50 anos de calamidades na América do Sul
Um estudo sobre os impactos de 863 desastres naturais registrados nas últimas cinco décadas na América do Sul indica que fenômenos geológicos relativamente raros, como os terremotos e o vulcanismo, produziram quase o dobro de mortes do que eventos climáticos e meteorológicos de ocorrência mais frequente, como inundações, deslizamento de encostas, tempestades e secas. Dos cerca de 180 mil óbitos decorrentes dos desastres, 60% foram em razão de tremores de terra e da atividade de vulcões, um tipo de ocorrência que se concentra nos países andinos, como Peru, Chile, Equador e Colômbia. Os terremotos e o vulcanismo representaram, respectivamente, 11% e 3% dos eventos contabilizados no trabalho.
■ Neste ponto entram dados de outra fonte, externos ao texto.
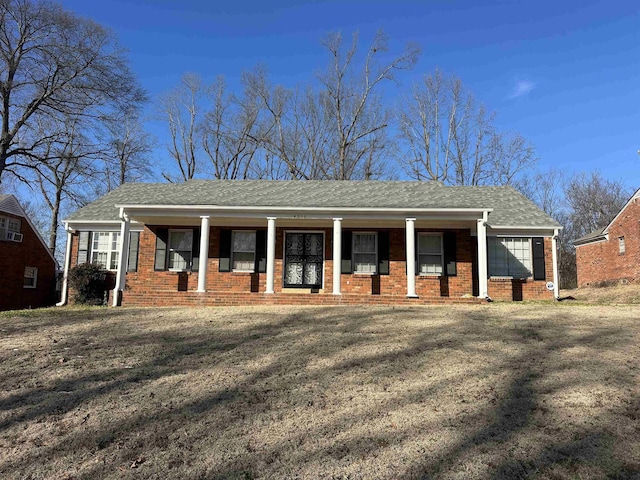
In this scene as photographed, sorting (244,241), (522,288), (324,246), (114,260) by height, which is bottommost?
(522,288)

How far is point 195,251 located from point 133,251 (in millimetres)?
2203

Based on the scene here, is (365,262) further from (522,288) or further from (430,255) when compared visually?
(522,288)

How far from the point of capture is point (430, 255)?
572 inches

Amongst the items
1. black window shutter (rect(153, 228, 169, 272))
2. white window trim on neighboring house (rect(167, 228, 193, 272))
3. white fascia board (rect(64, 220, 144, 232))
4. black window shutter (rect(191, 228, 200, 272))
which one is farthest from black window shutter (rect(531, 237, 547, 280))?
white fascia board (rect(64, 220, 144, 232))

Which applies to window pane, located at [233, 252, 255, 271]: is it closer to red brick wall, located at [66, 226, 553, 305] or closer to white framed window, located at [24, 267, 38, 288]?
red brick wall, located at [66, 226, 553, 305]

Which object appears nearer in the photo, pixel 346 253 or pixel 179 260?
pixel 346 253

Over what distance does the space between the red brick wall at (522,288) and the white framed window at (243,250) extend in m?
7.54

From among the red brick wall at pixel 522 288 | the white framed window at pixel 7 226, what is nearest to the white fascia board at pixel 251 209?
the red brick wall at pixel 522 288

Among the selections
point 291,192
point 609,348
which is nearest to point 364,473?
point 609,348

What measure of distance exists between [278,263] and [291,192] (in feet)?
8.40

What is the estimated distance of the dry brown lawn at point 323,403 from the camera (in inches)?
141

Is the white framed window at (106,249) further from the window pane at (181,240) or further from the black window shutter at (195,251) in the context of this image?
the black window shutter at (195,251)

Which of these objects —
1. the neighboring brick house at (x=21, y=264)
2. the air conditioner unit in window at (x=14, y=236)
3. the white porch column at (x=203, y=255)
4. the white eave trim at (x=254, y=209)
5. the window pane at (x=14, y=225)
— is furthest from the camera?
the window pane at (x=14, y=225)

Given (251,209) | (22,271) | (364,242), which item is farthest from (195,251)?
(22,271)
Aproximadamente 32% das mortes ocorreram em razão de eventos associados a ocorrências meteorológicas ou climáticas, categoria que engloba quatro de cada cinco desastres naturais registrados na região entre 1960 e 2009. Epidemias de doenças – um tipo de desastre biológico com dados escassos sobre a região, segundo o levantamento – levaram 15 mil pessoas a perder a vida, 8% do total. No Brasil, 10.225 pessoas morreram ao longo dessas cinco décadas em razão de desastres naturais, pouco mais de 5% do total, a maioria em inundações e deslizamentos de encostas durante tempestades.